USFWS announces grant to to capture healthy bats threatened by deadly fungus
By Dan McDermott
Warren County Report
Front Royal, VA–Oct. 26, 2009–The U.S. Fish & Wildlife Service announced today a $322,000 grant to the Smithsonian Institute’s National Zoo to fund the creation of a permanent secure colony of endangered Virginia big-eared bats at the zoo’s Front Royal, VA-based Conservation and Research Center.
The goal is to establish a healthy population of the bats while scientists work to stop a deadly fungus that threatens the entire species.
According to the USFWS, White-Nose syndrome was first documented near Albany, NY in Feb. 2006 when a caver photographed hibernating bats behaving erratically, many with a strange white substance on their muzzles. Some of the bats had died.
Dr. Jeremy Coleman, endangered species biologist and the USFWS National White-Nose Syndrome Coordinator, said that while it is common for mammals to develop fungal infections, it is very unusual for them to be fatal to a species. Coleman said that some bat species can live for up to 20 years in the wild and reproduce slowly so diseases can have a devastating effect on an already threatened species.

·····

◆ **Tasks and exercises**:
**A.** Quote the bat grant article word for word, everything from "The goal is" down to "already threatened species.".
**B.** Continue the article about the bat grant and the deadly fungus, picking up after its last sentence.
The saved lines have no connection to the bat article.

Saved data entries:

·····

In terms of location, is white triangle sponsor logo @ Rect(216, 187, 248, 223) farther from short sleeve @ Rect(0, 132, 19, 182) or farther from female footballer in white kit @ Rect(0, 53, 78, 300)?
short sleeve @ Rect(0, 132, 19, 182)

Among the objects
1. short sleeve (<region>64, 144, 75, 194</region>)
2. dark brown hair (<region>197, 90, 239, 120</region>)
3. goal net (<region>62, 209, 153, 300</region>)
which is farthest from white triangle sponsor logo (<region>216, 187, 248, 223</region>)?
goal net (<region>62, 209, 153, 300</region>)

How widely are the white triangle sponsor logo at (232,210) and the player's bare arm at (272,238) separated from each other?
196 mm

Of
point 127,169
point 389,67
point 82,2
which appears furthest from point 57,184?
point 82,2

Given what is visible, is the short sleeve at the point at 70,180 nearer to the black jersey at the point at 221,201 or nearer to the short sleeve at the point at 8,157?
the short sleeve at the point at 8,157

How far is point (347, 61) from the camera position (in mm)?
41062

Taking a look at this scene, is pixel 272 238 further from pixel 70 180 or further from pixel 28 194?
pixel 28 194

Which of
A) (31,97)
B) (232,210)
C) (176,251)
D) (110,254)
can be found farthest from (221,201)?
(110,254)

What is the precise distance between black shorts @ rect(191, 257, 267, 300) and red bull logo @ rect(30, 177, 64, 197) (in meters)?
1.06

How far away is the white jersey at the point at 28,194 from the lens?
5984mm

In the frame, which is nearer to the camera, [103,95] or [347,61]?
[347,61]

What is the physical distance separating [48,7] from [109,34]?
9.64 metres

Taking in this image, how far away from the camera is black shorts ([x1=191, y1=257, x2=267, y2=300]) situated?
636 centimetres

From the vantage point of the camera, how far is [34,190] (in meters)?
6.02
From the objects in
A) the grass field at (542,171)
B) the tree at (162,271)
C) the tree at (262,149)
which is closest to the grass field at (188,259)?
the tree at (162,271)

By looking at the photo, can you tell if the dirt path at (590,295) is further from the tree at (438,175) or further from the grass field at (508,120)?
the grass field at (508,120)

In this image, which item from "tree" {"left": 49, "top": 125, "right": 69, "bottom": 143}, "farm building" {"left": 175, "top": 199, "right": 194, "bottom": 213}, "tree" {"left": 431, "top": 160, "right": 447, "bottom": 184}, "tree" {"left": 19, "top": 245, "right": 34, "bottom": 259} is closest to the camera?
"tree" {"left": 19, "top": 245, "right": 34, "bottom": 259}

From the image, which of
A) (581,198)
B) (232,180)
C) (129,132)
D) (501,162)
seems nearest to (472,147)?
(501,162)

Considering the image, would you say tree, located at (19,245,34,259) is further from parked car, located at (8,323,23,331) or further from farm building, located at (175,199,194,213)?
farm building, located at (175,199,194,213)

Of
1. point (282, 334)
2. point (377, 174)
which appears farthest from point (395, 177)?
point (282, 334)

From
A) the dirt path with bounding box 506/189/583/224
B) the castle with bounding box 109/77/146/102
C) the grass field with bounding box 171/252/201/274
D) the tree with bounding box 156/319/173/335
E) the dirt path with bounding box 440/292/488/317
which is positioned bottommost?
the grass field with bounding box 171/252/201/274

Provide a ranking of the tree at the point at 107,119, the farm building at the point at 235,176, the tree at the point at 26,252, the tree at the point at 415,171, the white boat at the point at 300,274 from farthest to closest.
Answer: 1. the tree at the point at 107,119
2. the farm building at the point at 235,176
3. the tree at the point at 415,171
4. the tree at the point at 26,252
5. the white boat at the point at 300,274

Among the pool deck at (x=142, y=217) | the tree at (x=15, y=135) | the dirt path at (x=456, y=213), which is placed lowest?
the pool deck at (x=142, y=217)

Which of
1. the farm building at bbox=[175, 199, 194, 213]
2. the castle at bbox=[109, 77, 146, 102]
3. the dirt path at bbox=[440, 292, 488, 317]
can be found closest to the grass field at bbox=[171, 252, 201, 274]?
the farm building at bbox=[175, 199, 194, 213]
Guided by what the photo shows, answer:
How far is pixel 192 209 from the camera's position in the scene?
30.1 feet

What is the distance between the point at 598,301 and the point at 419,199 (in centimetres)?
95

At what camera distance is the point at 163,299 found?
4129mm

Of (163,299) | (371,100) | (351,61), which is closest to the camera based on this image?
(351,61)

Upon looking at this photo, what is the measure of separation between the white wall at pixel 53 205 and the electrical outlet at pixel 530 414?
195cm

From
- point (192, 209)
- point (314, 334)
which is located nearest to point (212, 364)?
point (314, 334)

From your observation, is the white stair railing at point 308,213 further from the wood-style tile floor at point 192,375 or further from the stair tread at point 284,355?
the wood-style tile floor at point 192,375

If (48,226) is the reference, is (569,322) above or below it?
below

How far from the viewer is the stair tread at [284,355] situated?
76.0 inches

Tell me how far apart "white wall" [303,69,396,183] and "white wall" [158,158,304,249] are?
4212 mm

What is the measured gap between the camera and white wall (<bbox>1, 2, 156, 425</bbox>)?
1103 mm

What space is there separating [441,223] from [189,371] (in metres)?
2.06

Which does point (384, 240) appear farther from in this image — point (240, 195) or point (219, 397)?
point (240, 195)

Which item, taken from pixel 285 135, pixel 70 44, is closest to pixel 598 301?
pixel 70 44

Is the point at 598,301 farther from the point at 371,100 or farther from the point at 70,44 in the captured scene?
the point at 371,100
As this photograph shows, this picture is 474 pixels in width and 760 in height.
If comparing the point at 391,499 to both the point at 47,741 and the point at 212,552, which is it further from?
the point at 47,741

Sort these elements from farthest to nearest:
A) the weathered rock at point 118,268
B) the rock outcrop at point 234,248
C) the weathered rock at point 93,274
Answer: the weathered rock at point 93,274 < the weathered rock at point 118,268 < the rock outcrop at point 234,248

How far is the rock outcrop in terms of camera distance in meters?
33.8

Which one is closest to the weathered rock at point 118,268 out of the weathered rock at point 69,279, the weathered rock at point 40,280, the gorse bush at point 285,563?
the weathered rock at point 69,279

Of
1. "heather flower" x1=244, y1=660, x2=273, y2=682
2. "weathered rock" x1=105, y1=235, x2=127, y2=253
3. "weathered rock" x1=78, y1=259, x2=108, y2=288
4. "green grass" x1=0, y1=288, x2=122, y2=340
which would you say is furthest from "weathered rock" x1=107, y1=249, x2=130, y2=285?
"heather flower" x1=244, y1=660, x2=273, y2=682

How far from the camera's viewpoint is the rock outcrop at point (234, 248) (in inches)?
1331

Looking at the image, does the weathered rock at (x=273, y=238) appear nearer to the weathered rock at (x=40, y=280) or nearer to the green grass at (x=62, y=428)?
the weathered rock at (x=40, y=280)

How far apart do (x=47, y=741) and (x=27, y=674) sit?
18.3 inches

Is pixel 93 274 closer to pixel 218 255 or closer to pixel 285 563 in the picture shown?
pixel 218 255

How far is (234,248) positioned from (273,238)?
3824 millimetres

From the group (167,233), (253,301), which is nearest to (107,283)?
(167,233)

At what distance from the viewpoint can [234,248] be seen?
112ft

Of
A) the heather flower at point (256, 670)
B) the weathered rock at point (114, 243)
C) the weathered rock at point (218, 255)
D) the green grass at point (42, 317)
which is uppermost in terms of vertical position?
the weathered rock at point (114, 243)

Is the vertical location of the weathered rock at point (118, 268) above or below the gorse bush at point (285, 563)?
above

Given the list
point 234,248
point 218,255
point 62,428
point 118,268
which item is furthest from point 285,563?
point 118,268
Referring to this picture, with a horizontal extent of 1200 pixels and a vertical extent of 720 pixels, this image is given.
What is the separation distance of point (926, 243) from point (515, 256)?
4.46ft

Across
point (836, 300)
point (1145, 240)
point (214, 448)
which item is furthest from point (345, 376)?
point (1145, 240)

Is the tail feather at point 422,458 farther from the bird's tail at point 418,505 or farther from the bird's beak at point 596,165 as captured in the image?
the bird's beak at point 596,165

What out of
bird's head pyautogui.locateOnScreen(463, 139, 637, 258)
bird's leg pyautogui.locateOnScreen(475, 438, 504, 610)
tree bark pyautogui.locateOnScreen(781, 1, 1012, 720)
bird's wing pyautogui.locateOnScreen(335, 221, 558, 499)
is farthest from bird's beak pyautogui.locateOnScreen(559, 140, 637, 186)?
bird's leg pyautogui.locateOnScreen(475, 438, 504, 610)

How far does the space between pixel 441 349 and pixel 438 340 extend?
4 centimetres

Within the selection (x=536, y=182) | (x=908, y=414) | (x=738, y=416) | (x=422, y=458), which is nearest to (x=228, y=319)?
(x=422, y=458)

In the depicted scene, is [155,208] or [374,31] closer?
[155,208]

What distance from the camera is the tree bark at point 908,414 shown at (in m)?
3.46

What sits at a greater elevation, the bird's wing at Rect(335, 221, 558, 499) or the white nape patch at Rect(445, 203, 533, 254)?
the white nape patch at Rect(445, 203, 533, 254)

·····

◆ **Response list**:
**A.**
The goal is to establish a healthy population of the bats while scientists work to stop a deadly fungus that threatens the entire species.
According to the USFWS, White-Nose syndrome was first documented near Albany, NY in Feb. 2006 when a caver photographed hibernating bats behaving erratically, many with a strange white substance on their muzzles. Some of the bats had died.
Dr. Jeremy Coleman, endangered species biologist and the USFWS National White-Nose Syndrome Coordinator, said that while it is common for mammals to develop fungal infections, it is very unusual for them to be fatal to a species. Coleman said that some bat species can live for up to 20 years in the wild and reproduce slowly so diseases can have a devastating effect on an already threatened species.

**B.**
Indirect mortality
CRC staff veterinarian Luis Padilla said that scientists are still trying to determine if the fungus is indeed the pathogen that is causing the deaths of colonies of bats from New England to Virginia and West Virginia. “The fungus leads to their deaths indirectly. The problem is that the fungus irritates them and they are more active during times of normal hibernation. Since it is the winter, there are not the usual food sources available to them and they actually die of starvation,” he said. Padilla said that bats who survive the winter often awake in the spring with wings that have been partially eaten away by the fungus, effecting their flight and further impacting their chances of survival.
Padilla said that the captured bats will be screened for several diseases and healthy specimens will be housed in a building at the CRC that will allow them to be totally secure from other bats to prevent their becoming infected. He said that the goal is to protect a colony and their unique genes in the event the species is wiped out in the wild before a cause and cure for the fungus is found. Padilla also plans to establish protocols and capture techniques through the effort.
USFWS West VA Lead Biologist for VA Big-Eared Bats Barb Douglas said there are about 15,000 big-eared bats remaining in four segments in Virginia, West Virginia and Kentucky. The largest segment is in West VA where the CRC bats will be captured. Other species are threatened by the fungus, including the little brown bat which numbers in the millions and is not considered endangered.
Bat infections have been reported in NH, VT, NY, MA, CT, NJ, PA, WV and VA.
The CRC award was one of 6 grants announced today totalling $800,000 from the service’s “Preventing Extinction” fund.